Он обращался к докторам в Германии и Англии, но никто из них не мог установить причину его болезни, или хотя бы как-то облегчить страдания несчастного парня. Стюарт соглашался со мной, что эти головные боли вполне могли быть следствием тех травм, которые он получил, когда был избит бандой враждебно настроенных юнцов за пределами Литерлендского городского танцзала после одного из появлений «Битлз» на тамошней сцене.
Как ни странно, но работы Стюарта невероятно улучшились в этот период, хотя и приобрели мрачные, нездоровые краски. У меня до сих пор сохранилось множество его картин маслом.
Примерно в это же время, ближе к концу 1961 года, некто Ричард Старки – или Ринго Старр – вышел из состава «Харрикейнз» Рори Сторма.
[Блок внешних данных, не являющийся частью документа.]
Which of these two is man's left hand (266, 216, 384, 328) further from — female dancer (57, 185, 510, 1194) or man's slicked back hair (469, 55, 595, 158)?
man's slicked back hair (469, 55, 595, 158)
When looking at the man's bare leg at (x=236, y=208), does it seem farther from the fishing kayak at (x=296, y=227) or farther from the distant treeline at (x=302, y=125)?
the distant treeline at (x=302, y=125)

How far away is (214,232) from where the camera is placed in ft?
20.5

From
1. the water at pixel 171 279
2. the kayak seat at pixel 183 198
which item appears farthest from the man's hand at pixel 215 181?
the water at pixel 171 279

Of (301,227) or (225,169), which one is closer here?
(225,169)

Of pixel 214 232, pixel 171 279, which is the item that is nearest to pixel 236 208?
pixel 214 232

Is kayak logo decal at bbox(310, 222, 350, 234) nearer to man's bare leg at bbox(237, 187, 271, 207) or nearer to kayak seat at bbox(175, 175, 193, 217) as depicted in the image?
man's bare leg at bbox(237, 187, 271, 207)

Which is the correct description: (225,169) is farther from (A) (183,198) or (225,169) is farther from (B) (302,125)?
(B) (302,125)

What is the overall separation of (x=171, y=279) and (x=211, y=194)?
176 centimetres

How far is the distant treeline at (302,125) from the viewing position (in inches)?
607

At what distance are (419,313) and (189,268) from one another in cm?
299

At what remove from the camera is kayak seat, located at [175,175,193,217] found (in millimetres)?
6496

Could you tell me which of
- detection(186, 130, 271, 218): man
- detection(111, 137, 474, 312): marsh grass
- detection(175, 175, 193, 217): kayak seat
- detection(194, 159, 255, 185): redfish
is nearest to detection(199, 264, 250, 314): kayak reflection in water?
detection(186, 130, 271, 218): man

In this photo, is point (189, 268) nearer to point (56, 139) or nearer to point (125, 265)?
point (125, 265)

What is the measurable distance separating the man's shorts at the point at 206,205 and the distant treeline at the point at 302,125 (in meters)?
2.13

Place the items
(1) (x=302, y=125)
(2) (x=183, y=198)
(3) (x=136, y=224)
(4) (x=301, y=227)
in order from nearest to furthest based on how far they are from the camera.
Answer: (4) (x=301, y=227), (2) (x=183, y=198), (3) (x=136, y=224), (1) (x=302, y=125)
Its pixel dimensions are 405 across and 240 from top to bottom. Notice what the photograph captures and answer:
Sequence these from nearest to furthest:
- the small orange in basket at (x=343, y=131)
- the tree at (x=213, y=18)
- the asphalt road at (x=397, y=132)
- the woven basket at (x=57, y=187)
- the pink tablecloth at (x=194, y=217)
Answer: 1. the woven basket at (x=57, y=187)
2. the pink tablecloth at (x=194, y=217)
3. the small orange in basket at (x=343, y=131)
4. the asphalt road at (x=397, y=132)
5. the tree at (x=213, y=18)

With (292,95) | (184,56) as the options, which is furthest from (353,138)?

Он протирал свои башмаки, в безделье и ожидании слоняясь по родительскому дому на Адмирал-Гроув, Дингл, Ливерпуль. Насколько я знаю, Ринго обожал музыку в стиле «кантри-энд-вестерн» и хотел бы уехать и жить среди великих прерий.
Ринго всегда представлял себя скачущим на лошади, в больших сапогах и с пистолетами. Он написал письмо в Хьюстонскую Торговую Палату в Техасе и, сам того не зная, балансировал на грани известности и забвения в ожидании ответа.
Ответ скоро пришёл:
Хьюстонская Торговая Палата
Основана Хартией Республики Техас в 1840 году.
Теннесси-Билдинг, Кэпитал 7-5111.
Почтовое отделение 2371, Хьюстон 1, Техас.
24 октября 1961 года.
М-ру Р.Старки
Адмирал-Гроув, 10
Ливерпуль, 8
Англия.
Уважаемый М-р Старки,
Благодарим Вас за Ваше письмо, отражающее Ваш интерес к работе в нашем городе. Ниже прилагается список агентств по трудоустройству, который вы можете при желании просмотреть с целью поиска возможных контактов.
Если мы сможем оказать вам дальнейшее содействие, пожалуйста дайте нам знать.
С уважением
(подпись)
А.Ф.Прайето,Управляющий.
Департамент Мировой Торговли.
Как вам это, а? Ринго хотел стать техасцем. Вместо этого он стал «битлом».